What the task requires => Exact repetition of every record is required.

•••••

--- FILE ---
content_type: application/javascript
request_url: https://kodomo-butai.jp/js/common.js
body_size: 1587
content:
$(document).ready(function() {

•••••

The answer =>
--- FILE ---
content_type: application/javascript
request_url: https://kodomo-butai.jp/js/common.js
body_size: 1587
content:
$(document).ready(function() {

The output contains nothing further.